→ **SOURCE EXTRACT**
Secondly, decide how much memory per process will be required (call this m megabytes). Note that each Sandy Bridge compute node in practice has less than 64000mb (the memory visible to Maui) usable by job processes, running on a maximum of 16 cores. (Note in what follows that the Westmere nodes have 36000mb and 12 cores.)
With this in mind, use M = N * m, and choose p and n such that:
p is the largest possible < 64000/m and ≤ 16
n * p is the smallest possible ≥ N.
Most frequently, p = 16, n=N/16 (but remember to check that m is not too large, i.e. greater than 4000mb, before assuming this is true). Note that Maui may adjust n and p automatically if it appears p can be increased consistently with the memory requirements, in the interests of efficiency. Note also that Maui allocates (and charges for) entire nodes to jobs, so cores left idle for reasons of memory cannot be used by other jobs, and will incur a core hour charge. Finally, there will actually be n * p cores allocated to the job - if this is larger than N, or if not all tasks are MPI processes (e.g. see next paragraph), some extra care may be needed in the job submission script where it launches the code.
Hybrid OpenMP/MPI codes (e.g. cosmomc): Hybrid OpenMP/MPI codes (of which cosmomc is one example in use on Darwin) introduce a further issue, namely the need to accommodate both MPI processes and OpenMP threads.
Generally, mpirun understands only MPI processes and will, left to itself, start MPI processes on all allocated cores at run time. In the case of a hybrid code, each MPI process will then split into multiple OpenMP threads, potentially leading to massively overloaded nodes. Thus for such codes the mpirun command line needs to specify explicitly how many MPI processes (chains in the cosmomc context) to start per node. It is simplest to give it one number for this (call it c), which must therefore divide the total number of MPI processes exactly (not a problem since 1 is an allowed value). mpirun should then launch the job at the end of the submission script as follows (here referring to the chosen value of OMP_NUM_THREADS as y):
export OMP_NUM_THREADS = y
mpirun -ppn c progname options ... [**] The -ppn option specifies how many MPI processes to start on each node; in fact ($OMP_NUM_THREADS * c) threads will be created per node, and the load on any one node will be ($OMP_NUM_THREADS * c), hence this number should be no greater than 16 on Sandy Bridge nodes (and 12 on Westmere nodes, and 8 on Tesla nodes). Note that mpirun propagates the environment it receives to the processes it starts, so it should be possible to set the value of OMP_NUM_THREADS here in the submission script, rather than in ~/.bashrc.
Finally, Maui must be forced to allocate exactly ($OMP_NUM_THREADS * c) cores per node. As mentioned previously, by default, it may for reasons of efficiency allocate more than this per node if m is small enough. This would be disastrous because the mpirun command above is going to start precisely ($OMP_NUM_THREADS * c) threads on each node whether this matches the number of cores allocated there or not. It clearly makes no sense to choose values of c and OMP_NUM_THREADS such that the actual memory used per node would be greater than the maximum memory available, so m must already be less than or equal to total_memory_per_node/($OMP_NUM_THREADS * c); adjust m upwards to equal this maximum value (and modify the total memory request M accordingly). This will ensure that the allocation consists of a whole number of nodes, with ($OMP_NUM_THREADS * c) cores on each, as required by the mpirun command above.

→ **QUESTIONS ON THE MATERIAL**
A. Revise the stretch of the job-sizing guide from "Secondly, decide how" through "and 12 cores.)", changing "Sandy Bridge" to "Cascade Lake".
B. According to the job-sizing guide, why must Maui be forced to allocate exactly ($OMP_NUM_THREADS * c) cores per node for a hybrid OpenMP/MPI job?
The items that come next have no connection to the job-sizing guide.

→ **DATA**
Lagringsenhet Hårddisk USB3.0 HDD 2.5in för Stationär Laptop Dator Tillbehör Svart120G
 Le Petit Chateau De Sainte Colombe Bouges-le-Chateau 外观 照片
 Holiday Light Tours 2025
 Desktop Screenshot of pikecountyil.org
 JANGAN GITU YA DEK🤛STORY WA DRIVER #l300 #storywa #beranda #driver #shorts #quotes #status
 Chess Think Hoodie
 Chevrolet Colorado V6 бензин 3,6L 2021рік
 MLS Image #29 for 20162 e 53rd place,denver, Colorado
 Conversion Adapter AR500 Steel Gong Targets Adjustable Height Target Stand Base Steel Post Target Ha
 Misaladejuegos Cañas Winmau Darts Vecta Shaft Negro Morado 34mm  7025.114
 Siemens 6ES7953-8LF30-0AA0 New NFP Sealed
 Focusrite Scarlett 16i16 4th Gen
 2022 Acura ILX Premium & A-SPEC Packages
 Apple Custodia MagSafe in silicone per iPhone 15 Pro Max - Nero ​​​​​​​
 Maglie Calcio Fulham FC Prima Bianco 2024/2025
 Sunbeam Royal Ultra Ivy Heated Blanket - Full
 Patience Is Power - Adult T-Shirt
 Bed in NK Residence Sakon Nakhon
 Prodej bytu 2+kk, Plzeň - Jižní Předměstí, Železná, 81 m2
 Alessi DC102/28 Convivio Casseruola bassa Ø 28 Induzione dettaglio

→ **OUTPUTS BY TASK**
A.
Secondly, decide how much memory per process will be required (call this m megabytes). Note that each Cascade Lake compute node in practice has less than 64000mb (the memory visible to Maui) usable by job processes, running on a maximum of 16 cores. (Note in what follows that the Westmere nodes have 36000mb and 12 cores.)

B. By default, Maui may allocate more cores than that per node for efficiency if m is small enough. The mpirun command will still start precisely ($OMP_NUM_THREADS * c) threads on each node whether or not that matches the cores allocated there, which the guide calls disastrous. Raising m to total_memory_per_node/($OMP_NUM_THREADS * c) makes the allocation a whole number of nodes with exactly that many cores on each.